• TASK STATEMENT:
Copy the material from its first line through the line containing "5. [103,128]", swapping every "bell tower" for "belfry" and changing nothing else. Omit the pictures.

• PROVIDED MATERIAL:

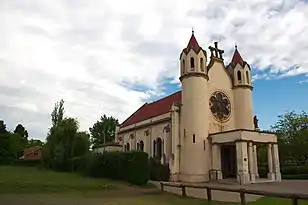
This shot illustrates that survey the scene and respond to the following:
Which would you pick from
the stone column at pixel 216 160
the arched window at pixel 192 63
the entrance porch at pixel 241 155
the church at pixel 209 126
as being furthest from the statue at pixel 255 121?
the arched window at pixel 192 63

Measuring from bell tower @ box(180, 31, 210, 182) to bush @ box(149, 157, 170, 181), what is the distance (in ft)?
5.80

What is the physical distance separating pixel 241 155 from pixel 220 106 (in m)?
9.78

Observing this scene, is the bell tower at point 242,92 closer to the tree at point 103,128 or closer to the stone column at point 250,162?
the stone column at point 250,162

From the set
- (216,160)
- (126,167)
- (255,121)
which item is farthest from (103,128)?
(126,167)

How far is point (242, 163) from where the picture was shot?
108 ft

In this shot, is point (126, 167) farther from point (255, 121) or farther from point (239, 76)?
point (255, 121)

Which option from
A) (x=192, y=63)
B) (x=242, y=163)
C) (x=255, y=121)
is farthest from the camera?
(x=255, y=121)

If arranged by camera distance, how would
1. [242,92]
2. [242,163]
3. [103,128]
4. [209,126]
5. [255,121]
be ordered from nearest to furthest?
1. [242,163]
2. [209,126]
3. [242,92]
4. [255,121]
5. [103,128]

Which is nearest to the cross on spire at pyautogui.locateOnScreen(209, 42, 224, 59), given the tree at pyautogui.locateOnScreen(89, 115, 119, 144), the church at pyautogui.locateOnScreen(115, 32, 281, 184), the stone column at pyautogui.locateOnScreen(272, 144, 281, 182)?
the church at pyautogui.locateOnScreen(115, 32, 281, 184)

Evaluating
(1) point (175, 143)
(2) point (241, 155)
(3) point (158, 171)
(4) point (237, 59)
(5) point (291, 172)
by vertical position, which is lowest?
(5) point (291, 172)

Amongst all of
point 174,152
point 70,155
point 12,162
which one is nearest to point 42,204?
point 174,152

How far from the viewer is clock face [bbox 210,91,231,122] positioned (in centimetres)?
4044

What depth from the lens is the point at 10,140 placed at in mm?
66625

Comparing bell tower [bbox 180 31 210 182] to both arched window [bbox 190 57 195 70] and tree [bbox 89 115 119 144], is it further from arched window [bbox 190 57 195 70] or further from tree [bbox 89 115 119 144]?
tree [bbox 89 115 119 144]
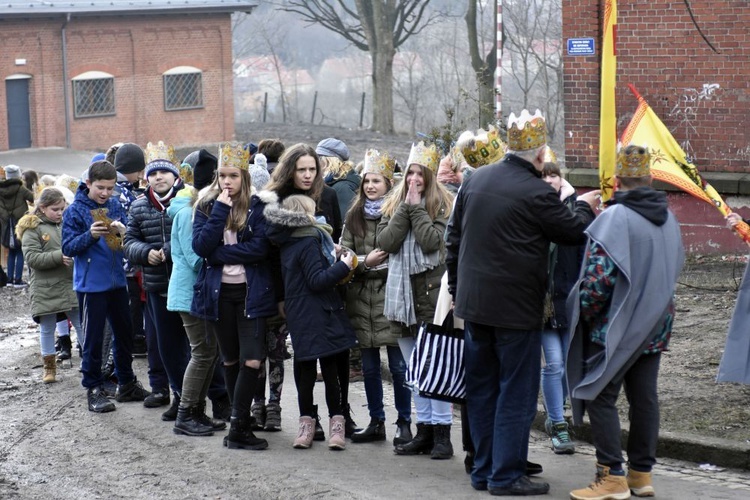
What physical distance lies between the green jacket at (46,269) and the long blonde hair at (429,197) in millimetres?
4139

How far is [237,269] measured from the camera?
746 cm

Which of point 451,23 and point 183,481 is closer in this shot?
point 183,481

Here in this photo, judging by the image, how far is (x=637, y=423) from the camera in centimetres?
618

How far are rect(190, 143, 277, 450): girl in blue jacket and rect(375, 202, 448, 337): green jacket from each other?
2.72ft

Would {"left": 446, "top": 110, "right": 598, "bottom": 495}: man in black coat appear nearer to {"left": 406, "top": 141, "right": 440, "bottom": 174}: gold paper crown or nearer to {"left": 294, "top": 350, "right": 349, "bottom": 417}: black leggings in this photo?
{"left": 406, "top": 141, "right": 440, "bottom": 174}: gold paper crown

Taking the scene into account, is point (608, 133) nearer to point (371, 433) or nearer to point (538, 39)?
point (371, 433)

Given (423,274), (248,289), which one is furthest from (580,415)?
(248,289)

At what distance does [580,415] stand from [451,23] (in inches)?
2693

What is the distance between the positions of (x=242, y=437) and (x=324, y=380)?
673 millimetres

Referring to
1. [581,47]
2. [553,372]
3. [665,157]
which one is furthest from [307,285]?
[581,47]

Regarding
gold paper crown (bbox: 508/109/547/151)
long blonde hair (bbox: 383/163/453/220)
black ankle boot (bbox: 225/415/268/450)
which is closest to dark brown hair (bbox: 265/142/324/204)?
long blonde hair (bbox: 383/163/453/220)

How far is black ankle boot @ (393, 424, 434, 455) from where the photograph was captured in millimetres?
7359

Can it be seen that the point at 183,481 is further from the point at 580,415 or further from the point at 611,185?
the point at 611,185

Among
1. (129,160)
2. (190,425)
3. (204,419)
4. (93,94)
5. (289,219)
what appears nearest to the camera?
(289,219)
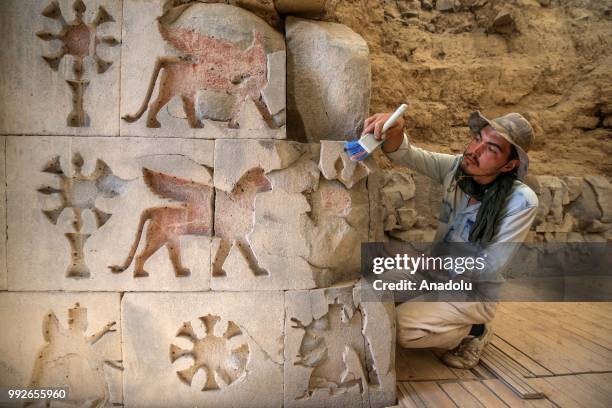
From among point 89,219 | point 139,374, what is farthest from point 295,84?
point 139,374

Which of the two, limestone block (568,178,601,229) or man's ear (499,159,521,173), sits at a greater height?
man's ear (499,159,521,173)

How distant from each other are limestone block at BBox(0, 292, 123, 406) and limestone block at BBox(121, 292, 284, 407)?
9 cm

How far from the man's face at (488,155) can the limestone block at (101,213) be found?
1603mm

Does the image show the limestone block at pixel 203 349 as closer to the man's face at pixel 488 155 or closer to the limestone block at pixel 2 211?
the limestone block at pixel 2 211

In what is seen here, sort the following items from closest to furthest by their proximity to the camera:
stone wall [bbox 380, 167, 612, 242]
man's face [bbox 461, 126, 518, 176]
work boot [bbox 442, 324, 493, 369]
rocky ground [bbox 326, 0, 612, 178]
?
1. man's face [bbox 461, 126, 518, 176]
2. work boot [bbox 442, 324, 493, 369]
3. stone wall [bbox 380, 167, 612, 242]
4. rocky ground [bbox 326, 0, 612, 178]

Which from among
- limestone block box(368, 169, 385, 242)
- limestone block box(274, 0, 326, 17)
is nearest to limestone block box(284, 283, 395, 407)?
limestone block box(368, 169, 385, 242)

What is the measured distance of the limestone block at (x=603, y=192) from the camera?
11.6 ft

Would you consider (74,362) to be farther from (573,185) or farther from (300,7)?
(573,185)

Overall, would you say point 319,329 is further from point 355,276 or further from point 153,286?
point 153,286

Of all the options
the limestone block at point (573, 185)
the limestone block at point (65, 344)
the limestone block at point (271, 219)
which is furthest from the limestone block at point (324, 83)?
the limestone block at point (573, 185)

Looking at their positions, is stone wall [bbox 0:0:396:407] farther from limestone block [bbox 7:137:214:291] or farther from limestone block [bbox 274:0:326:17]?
limestone block [bbox 274:0:326:17]

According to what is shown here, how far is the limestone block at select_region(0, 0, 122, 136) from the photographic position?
1873mm

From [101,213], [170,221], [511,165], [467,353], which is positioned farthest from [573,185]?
[101,213]

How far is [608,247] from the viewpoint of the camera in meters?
3.75
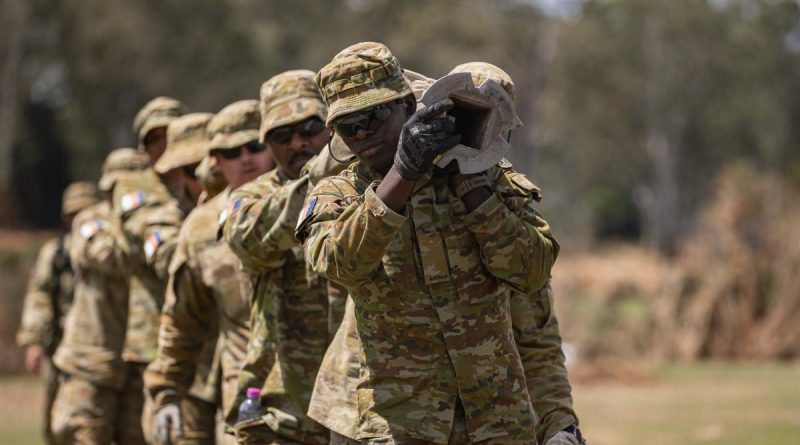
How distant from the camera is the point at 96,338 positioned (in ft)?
29.8

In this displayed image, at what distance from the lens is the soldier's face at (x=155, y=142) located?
9031mm

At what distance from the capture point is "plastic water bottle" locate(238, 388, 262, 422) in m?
5.69

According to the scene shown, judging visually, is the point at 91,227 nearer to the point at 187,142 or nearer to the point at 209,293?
the point at 187,142

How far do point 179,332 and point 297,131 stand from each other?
59.1 inches

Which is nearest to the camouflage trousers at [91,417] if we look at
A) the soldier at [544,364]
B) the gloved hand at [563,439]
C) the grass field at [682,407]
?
the soldier at [544,364]

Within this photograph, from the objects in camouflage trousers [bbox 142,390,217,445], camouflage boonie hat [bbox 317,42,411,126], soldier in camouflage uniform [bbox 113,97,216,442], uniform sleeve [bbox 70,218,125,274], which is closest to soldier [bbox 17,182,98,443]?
uniform sleeve [bbox 70,218,125,274]

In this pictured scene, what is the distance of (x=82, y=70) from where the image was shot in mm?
42156

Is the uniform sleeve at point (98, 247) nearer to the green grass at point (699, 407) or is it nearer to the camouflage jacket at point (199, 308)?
the camouflage jacket at point (199, 308)

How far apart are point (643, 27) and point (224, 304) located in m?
50.7

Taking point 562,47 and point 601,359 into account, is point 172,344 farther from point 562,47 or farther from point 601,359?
point 562,47

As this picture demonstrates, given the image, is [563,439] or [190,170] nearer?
[563,439]

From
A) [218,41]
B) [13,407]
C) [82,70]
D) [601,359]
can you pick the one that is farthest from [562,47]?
[13,407]

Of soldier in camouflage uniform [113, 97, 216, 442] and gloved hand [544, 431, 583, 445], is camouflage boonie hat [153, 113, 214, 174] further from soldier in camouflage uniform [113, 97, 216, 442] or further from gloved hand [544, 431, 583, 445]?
gloved hand [544, 431, 583, 445]

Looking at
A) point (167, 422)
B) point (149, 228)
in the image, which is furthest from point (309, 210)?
point (149, 228)
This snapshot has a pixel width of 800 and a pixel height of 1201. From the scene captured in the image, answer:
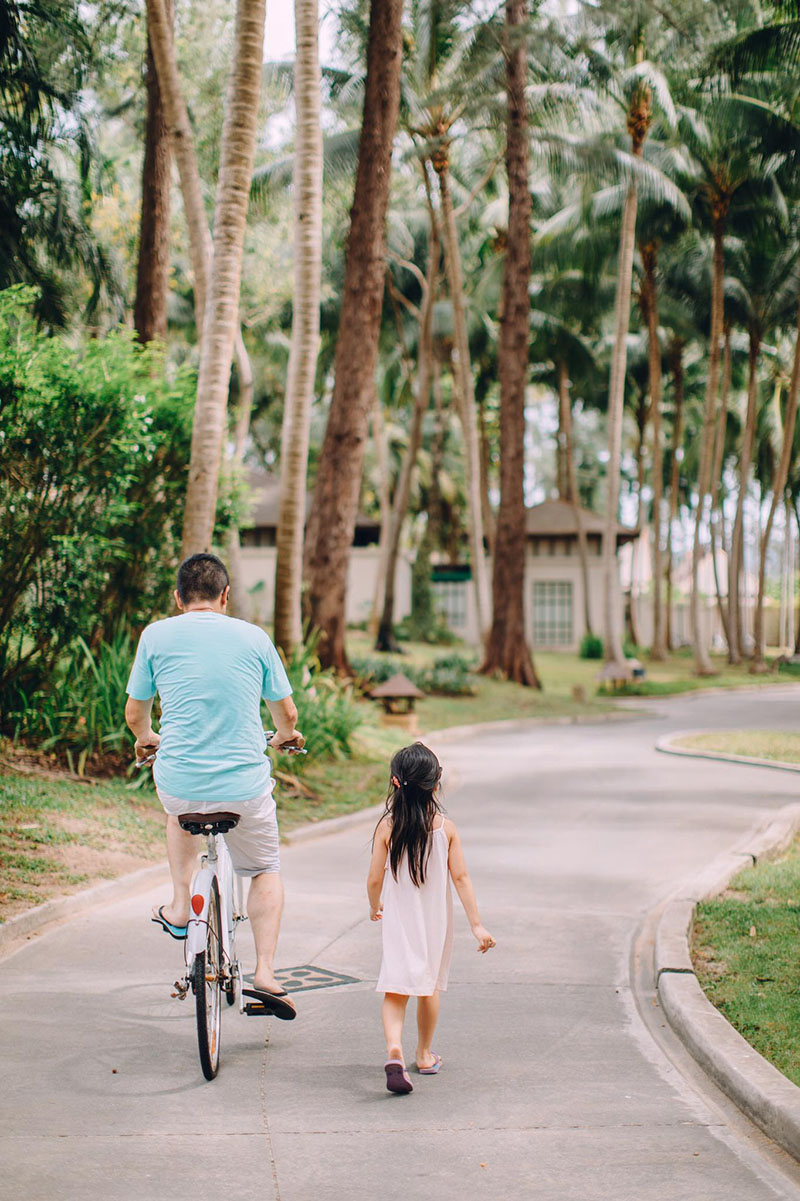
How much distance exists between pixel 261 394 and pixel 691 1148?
50.5m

• WRITTEN REPLY:
This shot illustrates that survey the scene and respond to the following:
Which would you pick from
the stone column at pixel 216 160
the arched window at pixel 192 63
the entrance porch at pixel 241 155
the church at pixel 209 126
as being furthest from the statue at pixel 255 121?
the arched window at pixel 192 63

Measuring from belfry @ box(180, 31, 210, 182) to bush @ box(149, 157, 170, 181), what is the distance (in ft)?
5.80

What is the physical distance separating pixel 241 155 from pixel 220 106 (in m)?
9.78

Observing this scene, is the belfry at point 242,92 closer to the tree at point 103,128 or closer to the stone column at point 250,162?
the stone column at point 250,162

From the set
- (216,160)
- (126,167)
- (255,121)
which item is farthest from (103,128)?
(126,167)

How far is point (242, 163) from where the picture was shot?
108 ft

In this shot, is point (126, 167) farther from point (255, 121) or farther from point (239, 76)?
point (255, 121)

Which option from
A) (x=192, y=63)
B) (x=242, y=163)
C) (x=255, y=121)
is farthest from the camera?
(x=255, y=121)

If arranged by camera distance, how would
1. [242,92]
2. [242,163]
3. [103,128]
4. [209,126]
5. [255,121]
be ordered from nearest to furthest?
1. [242,163]
2. [209,126]
3. [242,92]
4. [255,121]
5. [103,128]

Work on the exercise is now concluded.